L’intersyndicale mobilisée contre le projet
Sur ce combat là, au niveau national, les syndicats de FO, la CGT, la CFDT et la CFE ont décidé de s’unir pour faire front contre le projet. Des journées intersyndicales avaient déjà été menées le 26 novembre, le 3 et le 10 décembre 2020. Ces mouvements de mobilisation fédèrent l’entièreté du groupe EDF. Les salariés de tous les secteurs, de l’hydraulique au nucléaire, de la distribution à la commercialisation s’alarment contre ces mesures. Maud Mathieu, qui sera à partir du 1er Janvier, la déléguée syndicale centrale EDF pour la CGT témoigne de la réussite de ces journées : « sur certains sites, la grève réunissait plus de 50% des salariés».
A l’échelle nationale, le directeur du groupe EDF, Jean Bernard Lévy n’a pas réussi à rassurer les salariés. Les syndicats continuent à alerter les différents groupes politiques du parlement pour demander un débat public concernant le projet Hercule .
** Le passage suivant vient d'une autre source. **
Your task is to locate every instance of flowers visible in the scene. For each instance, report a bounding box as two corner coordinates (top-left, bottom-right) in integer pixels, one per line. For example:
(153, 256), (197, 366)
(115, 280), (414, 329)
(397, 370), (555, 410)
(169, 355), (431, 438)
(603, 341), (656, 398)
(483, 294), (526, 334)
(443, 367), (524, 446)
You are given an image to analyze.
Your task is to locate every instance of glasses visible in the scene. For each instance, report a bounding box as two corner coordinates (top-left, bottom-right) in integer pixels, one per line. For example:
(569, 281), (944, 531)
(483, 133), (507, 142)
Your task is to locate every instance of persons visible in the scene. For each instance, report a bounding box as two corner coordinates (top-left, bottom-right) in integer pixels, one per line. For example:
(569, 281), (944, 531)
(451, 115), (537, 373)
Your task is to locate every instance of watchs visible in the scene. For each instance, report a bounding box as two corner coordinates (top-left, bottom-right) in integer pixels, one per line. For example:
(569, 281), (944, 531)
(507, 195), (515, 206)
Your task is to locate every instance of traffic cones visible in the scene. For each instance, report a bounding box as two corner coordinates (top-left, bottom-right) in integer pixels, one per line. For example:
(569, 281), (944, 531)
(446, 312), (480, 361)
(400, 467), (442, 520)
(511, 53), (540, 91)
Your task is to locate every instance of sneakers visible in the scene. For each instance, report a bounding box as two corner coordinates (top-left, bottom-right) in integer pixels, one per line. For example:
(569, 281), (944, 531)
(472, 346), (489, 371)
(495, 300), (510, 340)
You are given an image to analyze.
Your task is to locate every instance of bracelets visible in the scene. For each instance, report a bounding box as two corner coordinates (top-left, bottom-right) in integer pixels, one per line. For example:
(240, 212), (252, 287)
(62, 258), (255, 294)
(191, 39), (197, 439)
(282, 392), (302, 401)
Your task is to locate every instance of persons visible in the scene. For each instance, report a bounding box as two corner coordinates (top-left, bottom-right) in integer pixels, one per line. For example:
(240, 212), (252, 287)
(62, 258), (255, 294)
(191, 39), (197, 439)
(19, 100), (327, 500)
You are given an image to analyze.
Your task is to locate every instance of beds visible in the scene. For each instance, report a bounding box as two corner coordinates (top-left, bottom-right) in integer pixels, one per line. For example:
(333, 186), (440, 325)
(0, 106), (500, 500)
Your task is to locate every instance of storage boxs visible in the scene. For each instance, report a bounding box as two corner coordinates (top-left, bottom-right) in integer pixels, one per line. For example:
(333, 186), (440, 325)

Il y avait eu un premier mouvement en octobre 2019 contre le projet Hercule, où le taux de grévistes avait été particulièrement important. Cependant, comme le projet n’était pas totalement abouti, sa mise en application avait été repoussée. La crise du Covid, également, avait induit l’ajournement de plusieurs mesures envisagées par le gouvernement Macron, dont celle-ci. Depuis cet été néanmoins, la communauté européenne met la pression sur le gouvernement pour que le projet s’accélère, et que le morcellement du groupe EDF ait lieu sous peu.
Jeudi 8 Janvier 2021, une autre action forte est prévue par les salariés du secteur, coordonnée au niveau nationale. « Toujours dans le but d’interpeller le gouvernement pour des informations claires sur le projet Hercule », a précisé François Lefebvre.